O ministro da Educação, Fernando Alexandre, afirmou que o uso da Inteligência Artificial (IA) não pode ser ignorada e apelou a que haja uma adaptação nas escolas, de forma a maximizar os benefícios e minimizar os riscos. As declarações foram feitas esta segunda-feira, dia 19, no Sobral de Monte Agraço, onde visitou as escolas da vila.
“É uma realidade que não pode ser ignorada e por isso o que temos de fazer é, com essa mudança tecnológica, termos a capacidade de, seja com a formação dos professores, seja na alteração dos métodos de ensino, seja na alteração dos próprios currículos aproveitarmos as oportunidades que essa mudança nos traz”, afirmou.
Para Fernando Alexandre, a IA deve ser usada como um “instrumento complementar”, que permita “aumentar as capacidades dos nossos alunos”.

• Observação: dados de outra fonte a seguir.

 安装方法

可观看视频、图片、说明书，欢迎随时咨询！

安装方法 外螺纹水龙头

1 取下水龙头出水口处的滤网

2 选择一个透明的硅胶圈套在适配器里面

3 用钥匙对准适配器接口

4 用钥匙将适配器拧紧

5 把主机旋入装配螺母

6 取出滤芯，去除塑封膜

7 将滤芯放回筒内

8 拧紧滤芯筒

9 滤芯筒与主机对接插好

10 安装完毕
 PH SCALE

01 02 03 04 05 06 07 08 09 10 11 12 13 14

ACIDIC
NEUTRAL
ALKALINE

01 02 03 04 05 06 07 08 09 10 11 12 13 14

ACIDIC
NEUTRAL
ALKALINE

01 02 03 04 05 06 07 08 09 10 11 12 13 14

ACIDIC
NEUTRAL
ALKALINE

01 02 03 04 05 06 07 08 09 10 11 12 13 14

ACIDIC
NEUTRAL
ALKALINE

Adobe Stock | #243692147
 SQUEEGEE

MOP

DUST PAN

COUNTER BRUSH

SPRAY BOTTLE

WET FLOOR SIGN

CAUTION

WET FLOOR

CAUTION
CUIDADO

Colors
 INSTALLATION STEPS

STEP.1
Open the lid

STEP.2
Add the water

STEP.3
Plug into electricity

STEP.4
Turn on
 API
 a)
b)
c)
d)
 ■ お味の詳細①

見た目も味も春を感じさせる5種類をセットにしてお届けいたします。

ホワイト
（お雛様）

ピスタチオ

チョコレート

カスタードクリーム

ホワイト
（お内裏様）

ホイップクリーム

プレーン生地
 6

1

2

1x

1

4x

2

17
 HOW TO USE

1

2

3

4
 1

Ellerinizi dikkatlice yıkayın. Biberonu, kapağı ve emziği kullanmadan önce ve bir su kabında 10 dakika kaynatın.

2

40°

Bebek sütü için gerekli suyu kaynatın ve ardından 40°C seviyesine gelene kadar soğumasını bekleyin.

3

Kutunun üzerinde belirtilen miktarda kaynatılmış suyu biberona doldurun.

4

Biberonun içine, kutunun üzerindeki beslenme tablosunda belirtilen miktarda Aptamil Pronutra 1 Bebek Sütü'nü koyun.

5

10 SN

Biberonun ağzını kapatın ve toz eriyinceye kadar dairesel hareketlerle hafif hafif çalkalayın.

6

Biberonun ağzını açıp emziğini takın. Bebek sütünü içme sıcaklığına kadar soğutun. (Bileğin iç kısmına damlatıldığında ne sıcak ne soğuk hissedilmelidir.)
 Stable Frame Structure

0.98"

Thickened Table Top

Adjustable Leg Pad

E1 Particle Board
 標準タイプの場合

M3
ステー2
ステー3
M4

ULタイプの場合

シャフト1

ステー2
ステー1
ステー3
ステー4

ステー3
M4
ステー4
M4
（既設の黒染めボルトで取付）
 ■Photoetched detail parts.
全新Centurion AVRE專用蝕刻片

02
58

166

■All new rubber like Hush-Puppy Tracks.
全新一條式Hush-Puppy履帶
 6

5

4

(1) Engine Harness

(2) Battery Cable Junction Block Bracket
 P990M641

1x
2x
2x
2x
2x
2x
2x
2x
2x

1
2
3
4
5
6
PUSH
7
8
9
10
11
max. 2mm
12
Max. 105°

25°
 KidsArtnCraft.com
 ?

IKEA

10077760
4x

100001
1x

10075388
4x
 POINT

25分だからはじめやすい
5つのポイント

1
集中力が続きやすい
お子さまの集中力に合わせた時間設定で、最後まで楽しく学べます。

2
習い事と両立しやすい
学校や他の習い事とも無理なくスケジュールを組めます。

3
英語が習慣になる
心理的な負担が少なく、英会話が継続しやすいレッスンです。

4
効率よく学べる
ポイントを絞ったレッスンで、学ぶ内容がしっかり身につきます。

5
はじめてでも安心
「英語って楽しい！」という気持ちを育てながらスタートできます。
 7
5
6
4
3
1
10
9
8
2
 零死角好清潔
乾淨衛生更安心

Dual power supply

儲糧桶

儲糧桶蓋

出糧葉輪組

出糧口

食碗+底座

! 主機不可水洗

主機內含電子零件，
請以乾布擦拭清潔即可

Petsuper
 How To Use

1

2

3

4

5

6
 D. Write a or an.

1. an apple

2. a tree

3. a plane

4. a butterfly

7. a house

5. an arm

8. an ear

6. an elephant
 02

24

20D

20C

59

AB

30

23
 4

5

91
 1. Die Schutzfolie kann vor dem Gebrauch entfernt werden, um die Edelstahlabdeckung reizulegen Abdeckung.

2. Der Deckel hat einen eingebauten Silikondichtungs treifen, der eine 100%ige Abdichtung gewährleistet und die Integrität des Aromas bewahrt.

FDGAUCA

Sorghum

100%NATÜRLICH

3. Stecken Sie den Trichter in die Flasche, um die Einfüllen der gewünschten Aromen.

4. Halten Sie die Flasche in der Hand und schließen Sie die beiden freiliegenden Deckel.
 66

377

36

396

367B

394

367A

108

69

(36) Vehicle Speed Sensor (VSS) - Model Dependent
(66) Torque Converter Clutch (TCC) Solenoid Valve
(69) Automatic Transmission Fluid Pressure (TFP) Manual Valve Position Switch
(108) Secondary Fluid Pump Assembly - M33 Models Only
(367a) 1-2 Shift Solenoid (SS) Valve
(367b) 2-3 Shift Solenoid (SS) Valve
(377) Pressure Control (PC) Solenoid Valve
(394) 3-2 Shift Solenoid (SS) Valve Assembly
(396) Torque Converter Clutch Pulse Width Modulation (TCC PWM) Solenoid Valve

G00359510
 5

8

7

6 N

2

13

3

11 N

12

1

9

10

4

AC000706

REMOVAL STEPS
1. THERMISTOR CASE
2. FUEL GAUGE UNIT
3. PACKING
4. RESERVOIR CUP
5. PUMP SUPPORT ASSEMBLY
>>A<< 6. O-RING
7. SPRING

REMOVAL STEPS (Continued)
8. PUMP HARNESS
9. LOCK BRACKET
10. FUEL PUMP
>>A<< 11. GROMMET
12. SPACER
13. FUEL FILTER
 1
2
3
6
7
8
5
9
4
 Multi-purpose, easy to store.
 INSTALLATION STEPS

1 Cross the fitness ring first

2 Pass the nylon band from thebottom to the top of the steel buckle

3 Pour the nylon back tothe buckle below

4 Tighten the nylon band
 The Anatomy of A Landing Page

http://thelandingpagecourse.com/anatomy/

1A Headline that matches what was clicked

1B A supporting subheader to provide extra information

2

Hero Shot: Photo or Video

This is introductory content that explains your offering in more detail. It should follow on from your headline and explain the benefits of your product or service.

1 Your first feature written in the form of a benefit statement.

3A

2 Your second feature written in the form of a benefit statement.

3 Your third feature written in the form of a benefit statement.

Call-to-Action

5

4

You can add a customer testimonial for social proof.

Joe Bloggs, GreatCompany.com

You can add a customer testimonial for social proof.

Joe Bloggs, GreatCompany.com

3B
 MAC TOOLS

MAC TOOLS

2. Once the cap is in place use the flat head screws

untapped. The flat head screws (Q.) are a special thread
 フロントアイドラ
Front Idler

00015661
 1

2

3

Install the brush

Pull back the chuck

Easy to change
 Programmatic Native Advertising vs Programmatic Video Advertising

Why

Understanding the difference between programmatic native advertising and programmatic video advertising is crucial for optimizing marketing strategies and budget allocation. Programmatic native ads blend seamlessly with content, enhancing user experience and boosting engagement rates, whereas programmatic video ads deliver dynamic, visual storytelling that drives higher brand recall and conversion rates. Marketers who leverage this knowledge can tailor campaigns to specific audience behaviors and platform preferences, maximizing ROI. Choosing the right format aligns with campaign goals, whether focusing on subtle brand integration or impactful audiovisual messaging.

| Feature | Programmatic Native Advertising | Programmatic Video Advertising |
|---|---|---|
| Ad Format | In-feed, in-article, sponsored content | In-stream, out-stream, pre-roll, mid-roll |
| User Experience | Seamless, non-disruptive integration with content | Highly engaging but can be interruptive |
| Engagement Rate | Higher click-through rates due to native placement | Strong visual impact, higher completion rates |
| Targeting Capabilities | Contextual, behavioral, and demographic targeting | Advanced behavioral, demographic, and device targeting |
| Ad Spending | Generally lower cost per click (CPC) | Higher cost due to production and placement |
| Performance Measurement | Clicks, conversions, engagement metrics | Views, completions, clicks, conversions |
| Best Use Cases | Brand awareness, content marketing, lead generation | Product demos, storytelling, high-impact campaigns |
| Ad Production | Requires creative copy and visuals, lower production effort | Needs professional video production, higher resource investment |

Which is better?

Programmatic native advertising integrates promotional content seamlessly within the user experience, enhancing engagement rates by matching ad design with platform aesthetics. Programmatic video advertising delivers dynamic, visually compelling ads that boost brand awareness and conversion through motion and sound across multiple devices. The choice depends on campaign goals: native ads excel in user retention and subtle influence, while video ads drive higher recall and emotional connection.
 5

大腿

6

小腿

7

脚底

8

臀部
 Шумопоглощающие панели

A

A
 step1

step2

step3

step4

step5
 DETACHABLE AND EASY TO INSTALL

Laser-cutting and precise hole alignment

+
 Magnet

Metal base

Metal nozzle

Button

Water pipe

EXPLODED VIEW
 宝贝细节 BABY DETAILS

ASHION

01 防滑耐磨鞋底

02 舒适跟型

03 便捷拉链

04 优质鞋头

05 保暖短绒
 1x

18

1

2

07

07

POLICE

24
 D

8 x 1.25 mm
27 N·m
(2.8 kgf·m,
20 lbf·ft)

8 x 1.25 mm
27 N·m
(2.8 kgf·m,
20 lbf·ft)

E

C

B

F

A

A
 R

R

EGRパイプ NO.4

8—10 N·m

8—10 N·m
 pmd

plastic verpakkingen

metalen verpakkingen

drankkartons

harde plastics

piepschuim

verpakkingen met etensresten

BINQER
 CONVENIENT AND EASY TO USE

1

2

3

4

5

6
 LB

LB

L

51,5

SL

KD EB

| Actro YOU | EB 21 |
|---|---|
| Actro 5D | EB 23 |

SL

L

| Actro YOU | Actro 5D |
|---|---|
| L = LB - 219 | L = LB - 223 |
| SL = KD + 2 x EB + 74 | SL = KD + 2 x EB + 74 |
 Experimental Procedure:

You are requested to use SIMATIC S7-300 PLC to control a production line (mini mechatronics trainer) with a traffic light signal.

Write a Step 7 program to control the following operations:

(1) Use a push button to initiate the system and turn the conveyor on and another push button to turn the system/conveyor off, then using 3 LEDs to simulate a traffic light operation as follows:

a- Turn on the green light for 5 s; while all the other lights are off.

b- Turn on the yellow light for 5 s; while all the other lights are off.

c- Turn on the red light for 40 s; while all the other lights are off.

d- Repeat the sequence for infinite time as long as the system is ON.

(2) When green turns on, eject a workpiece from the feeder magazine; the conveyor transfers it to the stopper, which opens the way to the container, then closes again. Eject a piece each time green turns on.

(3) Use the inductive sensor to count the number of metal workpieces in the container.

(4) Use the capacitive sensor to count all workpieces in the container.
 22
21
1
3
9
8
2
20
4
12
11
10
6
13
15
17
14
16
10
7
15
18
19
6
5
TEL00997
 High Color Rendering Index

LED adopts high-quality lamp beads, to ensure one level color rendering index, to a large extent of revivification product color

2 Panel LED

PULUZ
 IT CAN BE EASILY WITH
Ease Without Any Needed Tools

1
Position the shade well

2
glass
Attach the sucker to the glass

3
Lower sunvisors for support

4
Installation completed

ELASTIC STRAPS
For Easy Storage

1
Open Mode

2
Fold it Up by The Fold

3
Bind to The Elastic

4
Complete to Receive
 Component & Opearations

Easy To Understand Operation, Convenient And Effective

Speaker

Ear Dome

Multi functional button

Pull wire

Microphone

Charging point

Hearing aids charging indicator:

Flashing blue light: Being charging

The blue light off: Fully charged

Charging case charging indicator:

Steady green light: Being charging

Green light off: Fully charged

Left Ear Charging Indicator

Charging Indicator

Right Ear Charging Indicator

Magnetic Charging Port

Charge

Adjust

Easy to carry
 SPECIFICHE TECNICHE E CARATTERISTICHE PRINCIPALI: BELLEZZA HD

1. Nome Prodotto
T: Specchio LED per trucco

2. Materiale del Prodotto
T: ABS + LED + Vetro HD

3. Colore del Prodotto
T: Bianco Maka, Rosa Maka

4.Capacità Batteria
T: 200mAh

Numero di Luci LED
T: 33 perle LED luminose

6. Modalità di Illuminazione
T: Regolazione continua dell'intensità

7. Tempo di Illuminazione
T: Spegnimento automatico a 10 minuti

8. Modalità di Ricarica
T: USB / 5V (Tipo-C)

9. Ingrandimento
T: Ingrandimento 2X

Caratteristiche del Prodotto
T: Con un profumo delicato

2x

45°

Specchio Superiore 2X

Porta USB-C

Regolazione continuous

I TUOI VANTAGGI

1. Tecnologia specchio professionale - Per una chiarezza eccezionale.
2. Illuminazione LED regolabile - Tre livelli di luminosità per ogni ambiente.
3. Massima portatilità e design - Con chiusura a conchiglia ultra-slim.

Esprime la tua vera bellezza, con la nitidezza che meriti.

Por outro lado, 28 professores de instituições de ensino superior de todo do País assinaram um manifesto contra o uso da IA, como forma de alerta para a transformação dos estudantes em “cretinos digitais”. Os docentes admitem que “veem os seus métodos de trabalho e estudo ser permanentemente soterrados por grandes modelos de linguagem e chatbots que operam enquanto fábricas de produção de lugares-comuns, banalidades, arquiteturas tecnológicas promotoras de fraude e plágio em série”.
Para os professores, a situação acaba por afetar “a saúde mental dos estudantes”, provocando-lhes a subida dos níveis de ansiedade, ao mesmo tempo que “demonstram muito pouca curiosidade intelectual ou entusiasmo pela enorme e desafiante aventura do conhecimento”.